- _Task set_
• 1. In the forum thread on IPv6 addressing, xorcist claims that SLAAC is not an argument against using v6. Explain this claim using the reasoning the thread gives.
• 2. Carry the forum thread on IPv6 addressing forward from its final quoted line.

Complex? Could you elaborate what exactly is complex about SLAAC? Are you referring to the various address generation modes?

[xorcist]

SLAAC doesn't exist with IPv4. If you want SLAAC, you have to run v6. Nobody forces you to use SLAAC. It's not an argument against the use of v6.

[binkHN]

> Private IP space is incredibly useful. I build it and set it up -- my ISP does not have control. This is _gone_ with IPv6 and it makes things much more complicated than they need to.

Not in the least; IPv6 has private address space just like IPv4.

[luckman212]

> Private IP space is incredibly useful ... This is _gone_ with IPv6

No, it's not. Learn about ULAs:

https://en.wikipedia.org/wiki/Unique_local_address

[notpushkin]

> Private IP space is incredibly useful. I build it and set it up -- my ISP does not have control.

- _Data segment_
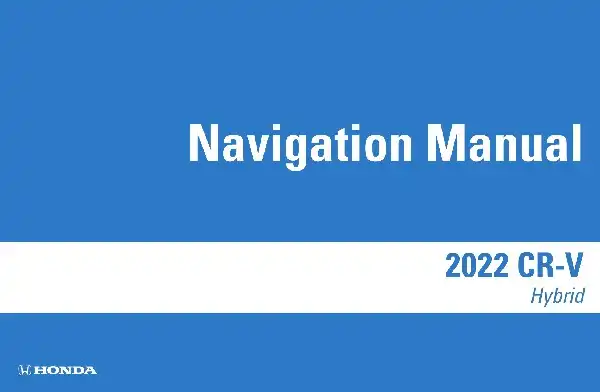 Honda CR-V Hybrid 2022 MY. Navigation Manual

- _Answers to the tasks_
• 1. SLAAC does not exist with IPv4 and is available only when running v6. Since nobody forces anyone to use SLAAC, its complexity does not count against adopting v6.

• 2.
You can have that with IPv6, too. You can even get your own ULA prefix that (hopefully [1]) only you will ever use: https://ula.ungleich.ch/

[1]: Technically, it doesn’t prevent anybody else from using the same space as you. (And you can’t advertise it, of course.)

[antonvs]

> the whole standard is built around this use case most people don't need most of the time.

This seems to be a function of when it was developed, starting in the early 90s before the internet as we know it today, particularly the web, even existed. Security wasn’t seen the same way then, because the threats we have today simply didn’t exist.

Not every company in the world had its own private networks, so there weren’t even good examples to follow. The result was a system designed in the effective equivalent of a vacuum, without regard for how the internet would actually end up being used. The result is the situation you described.

[RiverCrochet]

> This is _gone_ with IPv6

Incorrect. There is the ULA range, fc00::/7, which is not routable and can be used in the same place you'd use 192.168.0.0/16 or similar.

You can even do something like fc00::192:168:0:0/120 if you really want.

> There is really no reason for most devices to be publicly reachable.

If you want things to work in one direction only, you really want television or radio. This is how most people really treat the Internet, unfortunately.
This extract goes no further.